• _TASKS TO PERFORM_
(A) Translate this sentence from the financing-document passage on AMBAC Indemnity's default rights into Spanish: "Anything in this [Financing Document] to the contrary notwithstanding, upon the occurrence and continuance of an event of default as defined herein, AMBAC Indemnity shall be entitled to control and direct the enforcement of all rights and remedies granted to the Bondholders or the Trustee for the benefit of the Bondholders under this [Financing Document], including, without limitation: (i) the right to accelerate the principal of the Bonds as described in this [Financing Document], and (ii) the right to annul any declaration of acceleration, and AMBAC Indemnity shall also be entitled to approve all waivers of events of default."
(B) Carry on the financing-document passage on AMBAC Indemnity's default and acceleration rights from the point where it stops.

• _READING TEXT_
++++++++
Anything in this [Financing Document] to the contrary notwithstanding, upon
the occurrence and continuance of an event of default as defined herein,
AMBAC Indemnity shall be entitled to control and direct the enforcement of all
rights and remedies granted to the Bondholders or the Trustee for the benefit
of the Bondholders under this [Financing Document], including, without
limitation: (i) the right to accelerate the principal of the Bonds as described in
this [Financing Document], and (ii) the right to annul any declaration of
acceleration, and AMBAC Indemnity shall also be entitled to approve all waivers
. of events of default.
F. Acceleration Rights
Upon the occurrence of an event of default, the Trustee may, with the consent
of AMBAC Indemnity, and shall, at the direction of AMBAC Indemnity or __%
of the Bondholders with the consent of AMBAC Indemnity, by written notice
to the Issuer and AMBAC Indemnity, declare the principal of the Bonds to be
immediately due and payable, whereupon that portion of the principal of the
Bonds thereby coming due and the interest thereon accrued to the date of
payment shall, without further action, become and be immediately due and
payable, anything in this [Financing Document] or in the Bonds to the contrary
notwithstanding.
++++++++
• _MATERIAL SUPPLIED_
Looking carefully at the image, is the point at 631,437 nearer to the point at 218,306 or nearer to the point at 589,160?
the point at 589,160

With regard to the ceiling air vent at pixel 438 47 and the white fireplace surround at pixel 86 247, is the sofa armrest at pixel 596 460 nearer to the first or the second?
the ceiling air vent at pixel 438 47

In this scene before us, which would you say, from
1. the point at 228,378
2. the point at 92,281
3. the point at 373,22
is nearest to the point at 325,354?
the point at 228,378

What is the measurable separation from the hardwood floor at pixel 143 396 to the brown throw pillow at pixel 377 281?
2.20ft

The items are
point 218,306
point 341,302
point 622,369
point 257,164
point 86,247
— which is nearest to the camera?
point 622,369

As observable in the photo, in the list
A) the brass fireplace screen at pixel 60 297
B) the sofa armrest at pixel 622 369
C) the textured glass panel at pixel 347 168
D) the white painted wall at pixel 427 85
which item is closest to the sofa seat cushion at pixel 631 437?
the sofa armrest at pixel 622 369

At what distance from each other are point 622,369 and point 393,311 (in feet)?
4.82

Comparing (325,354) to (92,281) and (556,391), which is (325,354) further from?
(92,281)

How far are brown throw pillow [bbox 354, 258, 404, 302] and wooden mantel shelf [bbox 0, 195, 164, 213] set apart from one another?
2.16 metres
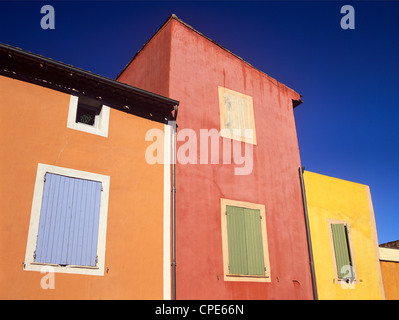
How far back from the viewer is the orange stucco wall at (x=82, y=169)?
24.3 ft

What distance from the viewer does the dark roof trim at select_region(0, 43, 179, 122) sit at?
8.51 m

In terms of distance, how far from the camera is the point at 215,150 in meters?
11.0

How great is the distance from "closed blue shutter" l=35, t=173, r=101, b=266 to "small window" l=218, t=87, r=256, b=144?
4.56m

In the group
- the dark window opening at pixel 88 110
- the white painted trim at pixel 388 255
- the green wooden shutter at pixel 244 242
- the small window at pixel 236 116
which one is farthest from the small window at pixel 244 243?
the white painted trim at pixel 388 255

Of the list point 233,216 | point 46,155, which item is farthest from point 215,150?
point 46,155

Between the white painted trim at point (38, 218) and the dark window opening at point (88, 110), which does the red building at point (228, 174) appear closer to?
the white painted trim at point (38, 218)

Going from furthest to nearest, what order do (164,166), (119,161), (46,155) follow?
(164,166), (119,161), (46,155)

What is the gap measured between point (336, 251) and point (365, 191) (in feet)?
10.1

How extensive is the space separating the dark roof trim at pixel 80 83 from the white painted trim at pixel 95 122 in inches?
9.6

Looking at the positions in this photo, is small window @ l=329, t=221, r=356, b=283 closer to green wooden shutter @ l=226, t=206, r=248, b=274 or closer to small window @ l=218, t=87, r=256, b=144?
green wooden shutter @ l=226, t=206, r=248, b=274

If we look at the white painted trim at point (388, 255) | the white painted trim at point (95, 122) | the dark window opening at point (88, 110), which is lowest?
the white painted trim at point (388, 255)

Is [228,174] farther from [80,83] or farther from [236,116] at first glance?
[80,83]

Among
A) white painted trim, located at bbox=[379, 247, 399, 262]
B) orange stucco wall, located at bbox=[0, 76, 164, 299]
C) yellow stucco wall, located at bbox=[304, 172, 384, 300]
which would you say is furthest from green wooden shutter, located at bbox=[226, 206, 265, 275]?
white painted trim, located at bbox=[379, 247, 399, 262]
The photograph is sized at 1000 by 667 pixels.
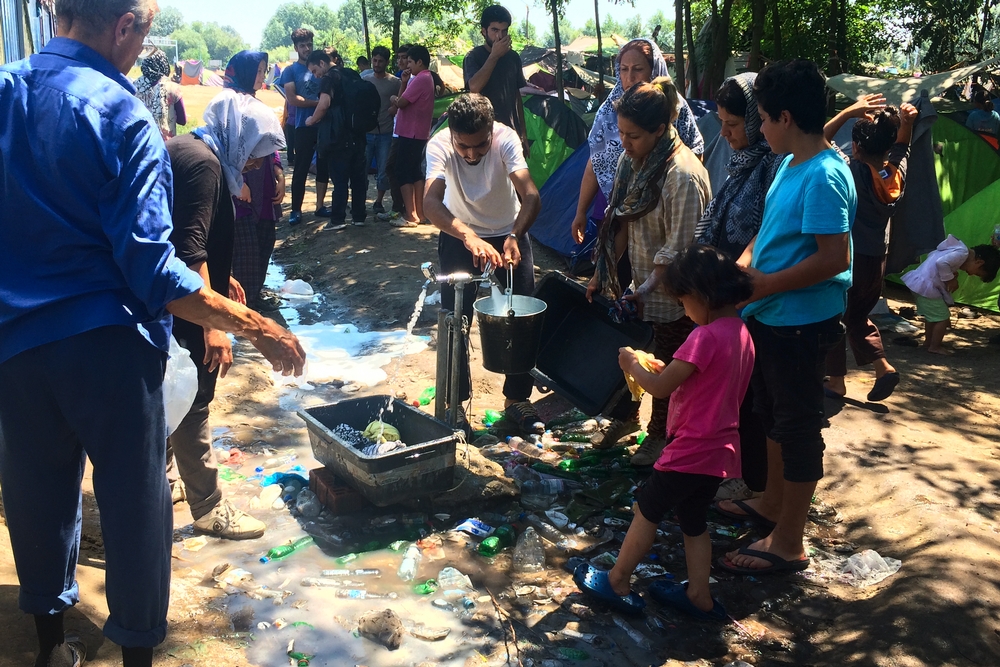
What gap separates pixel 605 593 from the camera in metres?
3.16

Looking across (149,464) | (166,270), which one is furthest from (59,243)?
(149,464)

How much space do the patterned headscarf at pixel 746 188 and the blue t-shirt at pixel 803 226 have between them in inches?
9.4

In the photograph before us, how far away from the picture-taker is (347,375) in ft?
→ 19.3

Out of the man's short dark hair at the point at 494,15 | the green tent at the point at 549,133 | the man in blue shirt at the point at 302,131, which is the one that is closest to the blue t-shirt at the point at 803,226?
the man's short dark hair at the point at 494,15

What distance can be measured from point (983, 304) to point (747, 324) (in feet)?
17.4

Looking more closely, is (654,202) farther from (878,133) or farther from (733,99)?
(878,133)

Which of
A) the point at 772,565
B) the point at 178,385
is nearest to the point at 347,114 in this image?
the point at 178,385

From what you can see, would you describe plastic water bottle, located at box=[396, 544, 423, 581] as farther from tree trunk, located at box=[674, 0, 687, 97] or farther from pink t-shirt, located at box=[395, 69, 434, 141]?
tree trunk, located at box=[674, 0, 687, 97]

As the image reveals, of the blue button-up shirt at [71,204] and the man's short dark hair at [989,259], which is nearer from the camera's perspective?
the blue button-up shirt at [71,204]

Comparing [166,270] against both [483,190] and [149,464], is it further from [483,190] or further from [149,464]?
[483,190]

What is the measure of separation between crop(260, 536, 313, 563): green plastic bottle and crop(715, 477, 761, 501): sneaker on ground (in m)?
1.94

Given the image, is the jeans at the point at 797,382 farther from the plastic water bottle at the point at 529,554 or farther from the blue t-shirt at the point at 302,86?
the blue t-shirt at the point at 302,86

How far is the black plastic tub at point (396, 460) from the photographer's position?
11.6 ft

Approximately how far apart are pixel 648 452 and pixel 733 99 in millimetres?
1824
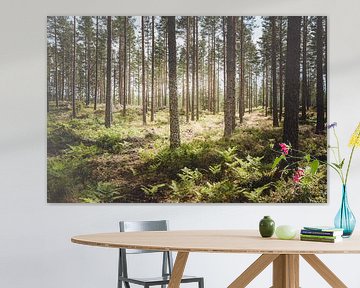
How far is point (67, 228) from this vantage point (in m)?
6.43

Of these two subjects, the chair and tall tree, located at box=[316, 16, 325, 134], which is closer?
the chair

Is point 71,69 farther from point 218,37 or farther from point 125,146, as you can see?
point 218,37

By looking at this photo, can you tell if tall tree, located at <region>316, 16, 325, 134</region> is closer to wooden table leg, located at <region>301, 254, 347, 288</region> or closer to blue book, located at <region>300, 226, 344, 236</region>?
wooden table leg, located at <region>301, 254, 347, 288</region>

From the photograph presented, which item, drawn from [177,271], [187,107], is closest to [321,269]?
[177,271]

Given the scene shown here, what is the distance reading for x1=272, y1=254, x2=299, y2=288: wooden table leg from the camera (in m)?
4.39

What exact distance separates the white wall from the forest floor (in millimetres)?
88

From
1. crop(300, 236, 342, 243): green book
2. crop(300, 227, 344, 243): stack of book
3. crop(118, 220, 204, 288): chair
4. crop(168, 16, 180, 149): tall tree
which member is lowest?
crop(118, 220, 204, 288): chair

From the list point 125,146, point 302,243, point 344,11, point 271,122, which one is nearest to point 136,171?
point 125,146

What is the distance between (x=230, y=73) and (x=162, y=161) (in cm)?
89

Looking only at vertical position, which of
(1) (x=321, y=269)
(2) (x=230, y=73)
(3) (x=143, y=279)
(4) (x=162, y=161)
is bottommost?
(3) (x=143, y=279)

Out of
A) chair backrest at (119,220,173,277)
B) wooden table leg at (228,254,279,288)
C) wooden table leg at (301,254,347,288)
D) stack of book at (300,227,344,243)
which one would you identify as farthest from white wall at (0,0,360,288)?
stack of book at (300,227,344,243)

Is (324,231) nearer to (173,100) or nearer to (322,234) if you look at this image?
(322,234)

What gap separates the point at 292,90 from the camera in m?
6.50

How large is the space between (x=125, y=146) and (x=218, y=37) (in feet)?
3.75
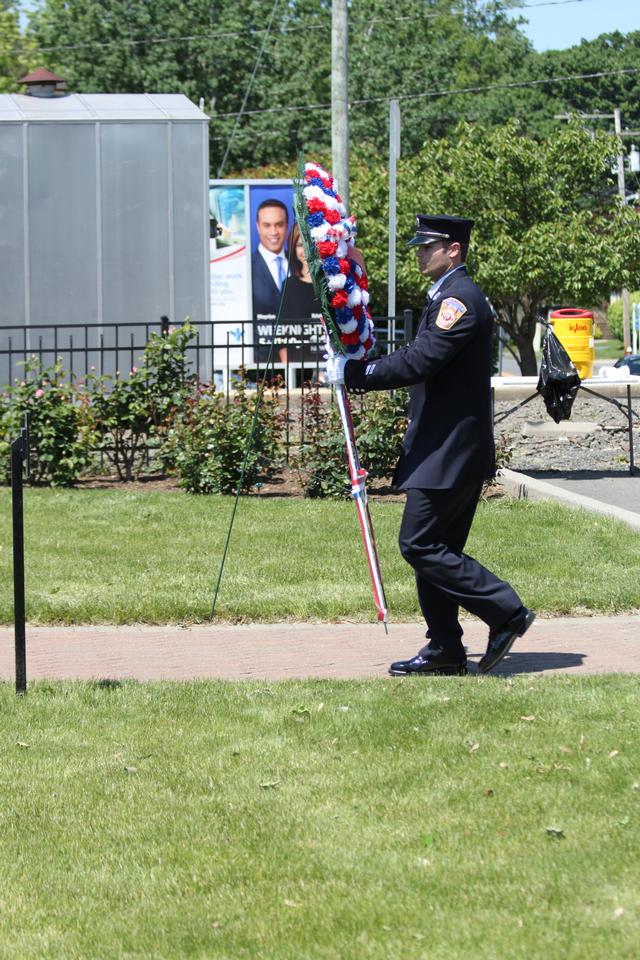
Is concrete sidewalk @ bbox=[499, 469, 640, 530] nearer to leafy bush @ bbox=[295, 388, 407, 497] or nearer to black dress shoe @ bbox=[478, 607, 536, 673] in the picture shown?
leafy bush @ bbox=[295, 388, 407, 497]

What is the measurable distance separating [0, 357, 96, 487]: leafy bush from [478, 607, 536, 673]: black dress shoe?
6.22 meters

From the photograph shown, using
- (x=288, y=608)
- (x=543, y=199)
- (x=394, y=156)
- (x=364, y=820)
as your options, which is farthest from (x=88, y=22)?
(x=364, y=820)

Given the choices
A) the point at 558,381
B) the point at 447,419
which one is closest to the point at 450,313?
the point at 447,419

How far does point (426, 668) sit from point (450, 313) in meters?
1.57

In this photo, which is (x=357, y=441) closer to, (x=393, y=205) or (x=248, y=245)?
(x=393, y=205)

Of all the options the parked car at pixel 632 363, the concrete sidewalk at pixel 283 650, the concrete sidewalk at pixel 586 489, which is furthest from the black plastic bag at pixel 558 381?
the parked car at pixel 632 363

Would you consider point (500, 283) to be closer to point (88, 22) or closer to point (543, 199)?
point (543, 199)

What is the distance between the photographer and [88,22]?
47.2 meters

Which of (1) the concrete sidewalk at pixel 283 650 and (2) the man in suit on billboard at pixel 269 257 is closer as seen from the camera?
(1) the concrete sidewalk at pixel 283 650

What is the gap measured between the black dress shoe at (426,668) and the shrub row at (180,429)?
448 cm

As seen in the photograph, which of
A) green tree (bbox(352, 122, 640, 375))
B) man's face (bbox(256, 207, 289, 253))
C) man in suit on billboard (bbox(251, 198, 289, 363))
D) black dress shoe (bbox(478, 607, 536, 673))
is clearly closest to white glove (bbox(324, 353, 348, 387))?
black dress shoe (bbox(478, 607, 536, 673))

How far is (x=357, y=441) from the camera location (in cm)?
1098

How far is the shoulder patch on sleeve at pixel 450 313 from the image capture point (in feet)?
18.8

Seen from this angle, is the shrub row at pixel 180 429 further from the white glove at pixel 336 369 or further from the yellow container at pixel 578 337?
the yellow container at pixel 578 337
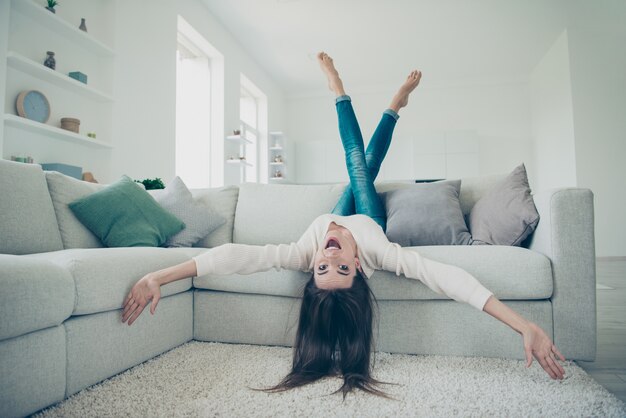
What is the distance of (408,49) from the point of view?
6.30 m

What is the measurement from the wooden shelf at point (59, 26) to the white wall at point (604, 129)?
577cm

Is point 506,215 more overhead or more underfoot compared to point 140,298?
more overhead

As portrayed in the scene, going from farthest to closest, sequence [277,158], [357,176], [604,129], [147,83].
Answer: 1. [277,158]
2. [604,129]
3. [147,83]
4. [357,176]

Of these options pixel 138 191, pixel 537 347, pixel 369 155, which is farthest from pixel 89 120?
pixel 537 347

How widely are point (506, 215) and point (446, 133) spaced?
579 cm

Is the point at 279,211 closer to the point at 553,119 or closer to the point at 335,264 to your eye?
the point at 335,264

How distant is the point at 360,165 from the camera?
236cm

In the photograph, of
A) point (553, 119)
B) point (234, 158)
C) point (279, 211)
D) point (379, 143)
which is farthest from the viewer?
point (553, 119)

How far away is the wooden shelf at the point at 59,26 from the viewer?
279 cm

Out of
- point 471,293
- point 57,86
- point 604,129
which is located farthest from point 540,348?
point 604,129

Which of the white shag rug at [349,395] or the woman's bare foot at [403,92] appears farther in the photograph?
the woman's bare foot at [403,92]

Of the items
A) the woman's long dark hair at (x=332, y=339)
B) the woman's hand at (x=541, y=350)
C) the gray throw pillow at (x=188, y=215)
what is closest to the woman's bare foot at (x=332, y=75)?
the gray throw pillow at (x=188, y=215)

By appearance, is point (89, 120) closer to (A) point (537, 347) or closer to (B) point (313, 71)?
(A) point (537, 347)

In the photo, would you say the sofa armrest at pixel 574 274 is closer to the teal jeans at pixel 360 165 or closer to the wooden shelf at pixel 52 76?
the teal jeans at pixel 360 165
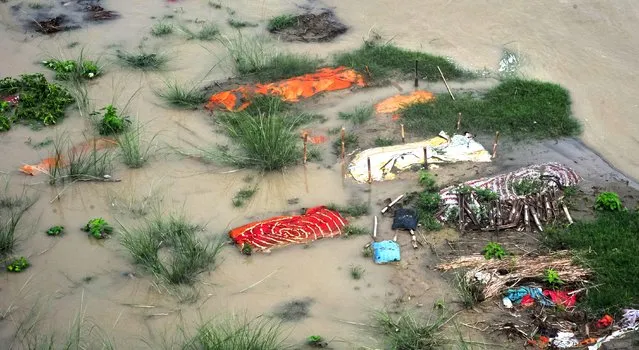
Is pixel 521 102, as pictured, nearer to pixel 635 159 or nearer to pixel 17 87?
pixel 635 159

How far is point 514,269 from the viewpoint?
5773 mm

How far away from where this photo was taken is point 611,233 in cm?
616

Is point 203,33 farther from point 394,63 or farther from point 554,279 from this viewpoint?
point 554,279

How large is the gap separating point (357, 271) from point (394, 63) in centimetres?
371

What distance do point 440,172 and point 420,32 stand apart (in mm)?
3269

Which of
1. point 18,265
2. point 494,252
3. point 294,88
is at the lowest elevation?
point 18,265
++++++++
• _RESPONSES_
(A) Sin perjuicio de cualquier disposición en contrario contenida en este [Documento de Financiamiento], al producirse y mientras continúe un supuesto de incumplimiento según se define en el presente, AMBAC Indemnity tendrá derecho a controlar y dirigir la ejecución de todos los derechos y recursos otorgados a los Tenedores de Bonos o al Fiduciario en beneficio de los Tenedores de Bonos conforme a este [Documento de Financiamiento], incluidos, entre otros: (i) el derecho a declarar el vencimiento anticipado del principal de los Bonos según se describe en este [Documento de Financiamiento], y (ii) el derecho a anular cualquier declaración de vencimiento anticipado; asimismo, AMBAC Indemnity tendrá derecho a aprobar todas las dispensas de supuestos de incumplimiento.

(B)
5
EXHIBIT C
NOTICES TO BE GIVEN TO AMBAC
AMBAC requires that the following notice provisions be incorporated in the Financing
Document:
A. While the Municipal Bond Insurance Policy is in effect, the Issuer* or the
Trustee [as appropriate] shall furnish to AMBAC Indemnity:
(a) as soon as practicable after the filing thereof, a copy of any financial
statement of the Issuer* and a copy of any audit and annual report of
the Issuer*;
(b) a copy of any notice to be given to the registered owners of the
Bonds, including, without limitation, notice of any redemption of or
defeasance of Bonds, and any certificate rendered pursuant to this
[Financing Document] relating to the security for the Bonds; and
(c) such additional information it may reasonably request.
B. The Trustee or Issuer* [as appropriate] shall notify AMBAC Indemnity of any
failure of the Issuer* to provide relevant notices, certificates, etc.
C. The Issuer* will permit AMBAC Indemnity to discuss the affairs, finances and
accounts of the Issuer* or any information AMBAC Indemnity may reasonably
request regarding the security for the Bonds with appropriate officers of the
Issuer*. The Trustee or Issuer* [as appropriate] will permit AMBAC Indemnity
to [have access to the Project and] have access to and to make copies of all
books and records relating to the Bonds at any reasonable time.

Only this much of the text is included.